Task instructions:
- a) Answer these questions about the forum thread, each on its own line.
(i) Which key do you type after selecting aDismount to list the code that refers to that location?
(ii) With which build did "IAT Autosearch" reportedly find nothing?
(iii) Which folder should be emptied if the fix was run on an earlier version?
- b) From the forum thread, copy out the passage starting with "Tried using dumpfix" and going on through "contents but nothing.".

Text shown:
Open up your freshly memory dumped 25021 binary in IDA and run the auto analysis.

Note i like to set up IDA with Options->General Address Representation Function Offsets = Checked and Number of Opcode Bytes = 10

When it is done Select View->Sub View->Strings

This will load a window will all of the Strings that IDA found.

do a search in this window for "Dismount"

after you find it, double click on it to go to the location of the string.

you will see a reference aDismount to the left of the string 

single click on aDismount to select it and then type the "x" to generate a list of code that refers to this location

it should be one reference that is in the .data segment, highlight it and click OK

In the .data section you should see and "aDismount" reference and directly below it a sub_deadbeef reference where deadbeef is the address of a subroutine.

double click on sub_deadbeef

This is the Script_Dismount routine in the current binary. You can now start to compare the Mac Os Binary structure to this routine and very quickly see that the call statement at Script_Dismount + 0x1c is CGUnit_C__Dismount and further that the call in CGUnit_C__Dismount + 0x3f is CGUnit_C::OnMountDisplayChanged

From here it is a matter of exploring.

That is how I got started.



Good luck...

----------


## doityourself

> Thanks for method, but I don't want to download Overwath for dump imports.


you don't need overwatch...

----------


## counted

I dump the 32-bit binary with the above method WITHOUT overwatchdumpfix.

----------


## doityourself

> I dump the 32-bit binary with the above method WITHOUT overwatchdumpfix.


imports fixed?

----------


## zdohdds

> you don't need overwatch...


Yes, already understood. To be honest I am far from reverse ingenering.

I'm stuck on the 




> Run the Universal Unpacker Manual Reconstruct plugin for the IAT to set imports to the correct color.


And I don't know what to do with it.

Безымянный2.jpg

And how to do imports? :confused:

Безымянный3.jpg

----------


## doityourself

you already missed the part with successfully executing the ow dump script. with IDA 7 you can skip the manual reconstruct part.

----------


## oDev

Is it just me being dumb or does this no longer work in recent versions?

----------


## doityourself

> Is it just me being dumb or does this no longer work in recent versions?


yea its you :P

----------


## oDev

> yea its you :P


Thanks for the reply, was enough to motivate me to keep trying. Totally forgot to change the target module name when building overwatch dump fix. Working fine now  :Big Grin:

----------


## Linwood

Method are always valid?

I'm stuck at "IAT Autosearch", He found nothing with build 7.3.2.25549

----------


## doityourself

> Method are always valid?
> 
> I'm stuck at "IAT Autosearch", He found nothing with build 7.3.2.25549


yes its still working

----------


## Linwood

You use OverwatchDumpFix before? Because i can't done this command, he say PE Header etc Overwatch not found

----------


## pogob

If you ran the fix on an earlier version, check the db folder inside x32 or x64 (x64dbg\release\x32\db) and delete anything that's there. I had the same issue and this fixed it.

----------


## CrazyCo

Tried using dumpfix command after using Scyllahide (and without) doesn't seem to work, getting error unable to find patch to Overwatch.exe

Changed target name from Overwatch to World of Warcraft and using x64dbg as admin. Deleted db folder contents but nothing.

Entries shown:
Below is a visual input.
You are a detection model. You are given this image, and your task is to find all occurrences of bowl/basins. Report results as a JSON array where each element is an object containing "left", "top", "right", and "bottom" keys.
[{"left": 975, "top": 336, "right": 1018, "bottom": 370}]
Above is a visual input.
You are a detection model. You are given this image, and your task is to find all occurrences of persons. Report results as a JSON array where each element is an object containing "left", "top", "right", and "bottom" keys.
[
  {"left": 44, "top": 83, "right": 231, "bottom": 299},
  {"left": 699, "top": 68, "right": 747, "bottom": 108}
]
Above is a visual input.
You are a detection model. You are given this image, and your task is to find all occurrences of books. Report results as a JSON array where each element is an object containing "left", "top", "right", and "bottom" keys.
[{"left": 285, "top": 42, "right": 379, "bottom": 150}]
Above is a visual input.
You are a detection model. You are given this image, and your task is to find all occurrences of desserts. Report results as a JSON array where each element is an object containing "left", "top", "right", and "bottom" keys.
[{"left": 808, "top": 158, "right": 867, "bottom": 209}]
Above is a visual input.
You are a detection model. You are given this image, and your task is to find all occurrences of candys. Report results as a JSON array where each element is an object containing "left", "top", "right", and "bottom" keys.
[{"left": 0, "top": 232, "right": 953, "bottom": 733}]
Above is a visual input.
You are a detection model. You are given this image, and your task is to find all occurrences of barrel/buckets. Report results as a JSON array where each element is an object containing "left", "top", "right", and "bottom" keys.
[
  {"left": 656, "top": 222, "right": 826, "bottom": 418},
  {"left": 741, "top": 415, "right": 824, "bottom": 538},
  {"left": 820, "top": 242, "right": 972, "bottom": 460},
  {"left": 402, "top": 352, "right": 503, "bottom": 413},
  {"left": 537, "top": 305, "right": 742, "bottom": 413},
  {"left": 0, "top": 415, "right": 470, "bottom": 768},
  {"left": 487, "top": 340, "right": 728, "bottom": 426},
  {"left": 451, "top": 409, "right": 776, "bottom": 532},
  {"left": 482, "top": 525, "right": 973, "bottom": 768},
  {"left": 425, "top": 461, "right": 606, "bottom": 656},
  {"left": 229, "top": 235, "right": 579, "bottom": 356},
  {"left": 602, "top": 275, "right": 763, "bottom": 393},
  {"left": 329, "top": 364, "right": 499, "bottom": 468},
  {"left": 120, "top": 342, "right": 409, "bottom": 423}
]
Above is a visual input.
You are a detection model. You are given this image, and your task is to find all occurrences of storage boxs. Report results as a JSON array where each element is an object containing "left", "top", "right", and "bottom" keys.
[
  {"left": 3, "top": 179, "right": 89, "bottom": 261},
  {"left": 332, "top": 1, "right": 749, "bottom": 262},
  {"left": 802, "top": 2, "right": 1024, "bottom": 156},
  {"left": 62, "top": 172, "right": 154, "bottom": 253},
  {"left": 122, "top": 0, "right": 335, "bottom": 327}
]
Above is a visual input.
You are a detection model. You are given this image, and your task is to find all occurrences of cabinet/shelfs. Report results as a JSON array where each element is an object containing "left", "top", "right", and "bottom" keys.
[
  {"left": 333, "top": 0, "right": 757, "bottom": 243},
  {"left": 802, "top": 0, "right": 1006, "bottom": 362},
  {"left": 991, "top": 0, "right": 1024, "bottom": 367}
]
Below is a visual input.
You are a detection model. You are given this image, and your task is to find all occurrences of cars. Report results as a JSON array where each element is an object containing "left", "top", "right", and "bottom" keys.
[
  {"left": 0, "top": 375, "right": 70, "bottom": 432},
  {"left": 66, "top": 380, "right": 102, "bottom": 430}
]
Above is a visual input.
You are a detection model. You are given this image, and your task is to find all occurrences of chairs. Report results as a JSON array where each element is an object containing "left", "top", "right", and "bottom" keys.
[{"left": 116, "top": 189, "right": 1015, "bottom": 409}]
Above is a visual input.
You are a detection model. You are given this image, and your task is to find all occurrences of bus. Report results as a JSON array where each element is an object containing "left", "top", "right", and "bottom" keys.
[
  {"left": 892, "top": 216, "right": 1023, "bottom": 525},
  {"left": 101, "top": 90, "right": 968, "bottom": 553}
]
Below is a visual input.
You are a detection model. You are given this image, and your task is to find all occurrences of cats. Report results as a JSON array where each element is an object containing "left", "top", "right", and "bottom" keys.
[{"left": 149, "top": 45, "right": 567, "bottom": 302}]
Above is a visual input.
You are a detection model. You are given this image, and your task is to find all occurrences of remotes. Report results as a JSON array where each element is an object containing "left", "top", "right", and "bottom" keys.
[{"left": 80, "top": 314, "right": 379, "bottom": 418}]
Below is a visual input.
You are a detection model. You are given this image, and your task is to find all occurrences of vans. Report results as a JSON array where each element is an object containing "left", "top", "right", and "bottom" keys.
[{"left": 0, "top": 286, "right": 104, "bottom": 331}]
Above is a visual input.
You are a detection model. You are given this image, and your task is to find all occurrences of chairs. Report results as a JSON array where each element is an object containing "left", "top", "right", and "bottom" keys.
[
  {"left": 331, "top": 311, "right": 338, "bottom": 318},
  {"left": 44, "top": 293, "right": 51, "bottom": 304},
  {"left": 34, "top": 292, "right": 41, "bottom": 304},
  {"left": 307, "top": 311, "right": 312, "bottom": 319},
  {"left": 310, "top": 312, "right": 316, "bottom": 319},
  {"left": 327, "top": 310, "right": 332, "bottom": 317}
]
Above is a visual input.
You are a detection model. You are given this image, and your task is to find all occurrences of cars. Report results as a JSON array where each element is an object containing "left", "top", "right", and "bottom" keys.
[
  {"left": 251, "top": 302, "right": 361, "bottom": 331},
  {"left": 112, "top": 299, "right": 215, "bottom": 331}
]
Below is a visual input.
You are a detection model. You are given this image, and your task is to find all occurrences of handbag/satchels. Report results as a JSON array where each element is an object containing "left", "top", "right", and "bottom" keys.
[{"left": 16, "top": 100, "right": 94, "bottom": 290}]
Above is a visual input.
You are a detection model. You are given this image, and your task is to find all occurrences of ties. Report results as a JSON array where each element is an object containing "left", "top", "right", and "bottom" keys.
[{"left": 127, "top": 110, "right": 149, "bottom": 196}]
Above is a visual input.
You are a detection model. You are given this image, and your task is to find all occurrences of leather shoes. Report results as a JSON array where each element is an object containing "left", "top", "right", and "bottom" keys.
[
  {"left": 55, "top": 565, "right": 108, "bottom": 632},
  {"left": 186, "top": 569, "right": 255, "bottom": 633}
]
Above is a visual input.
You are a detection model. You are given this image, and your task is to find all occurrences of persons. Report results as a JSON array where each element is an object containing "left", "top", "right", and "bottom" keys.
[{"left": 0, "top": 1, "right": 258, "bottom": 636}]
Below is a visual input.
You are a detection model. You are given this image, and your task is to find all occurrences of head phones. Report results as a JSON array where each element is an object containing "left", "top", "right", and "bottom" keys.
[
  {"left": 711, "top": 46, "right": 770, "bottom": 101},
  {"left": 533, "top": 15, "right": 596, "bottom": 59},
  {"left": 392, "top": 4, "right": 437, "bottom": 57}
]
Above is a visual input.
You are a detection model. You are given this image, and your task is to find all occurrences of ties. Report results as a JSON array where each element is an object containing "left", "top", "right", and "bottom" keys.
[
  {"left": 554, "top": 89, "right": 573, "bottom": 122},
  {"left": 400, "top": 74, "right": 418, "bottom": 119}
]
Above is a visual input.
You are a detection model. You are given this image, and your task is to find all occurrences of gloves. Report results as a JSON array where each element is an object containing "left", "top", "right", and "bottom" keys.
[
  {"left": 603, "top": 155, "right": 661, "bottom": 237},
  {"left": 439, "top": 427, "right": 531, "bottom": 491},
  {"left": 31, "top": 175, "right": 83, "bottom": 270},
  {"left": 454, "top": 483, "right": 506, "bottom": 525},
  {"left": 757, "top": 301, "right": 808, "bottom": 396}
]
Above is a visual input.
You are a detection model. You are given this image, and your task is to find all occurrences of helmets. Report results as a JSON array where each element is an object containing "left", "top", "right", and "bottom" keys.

Per-task outputs:
- a)
(i) The "x" key.
(ii) Build 7.3.2.25549.
(iii) The db folder inside x32 or x64 (x64dbg\release\x32\db).

- b)
Tried using dumpfix command after using Scyllahide (and without) doesn't seem to work, getting error unable to find patch to Overwatch.exe

Changed target name from Overwatch to World of Warcraft and using x64dbg as admin. Deleted db folder contents but nothing.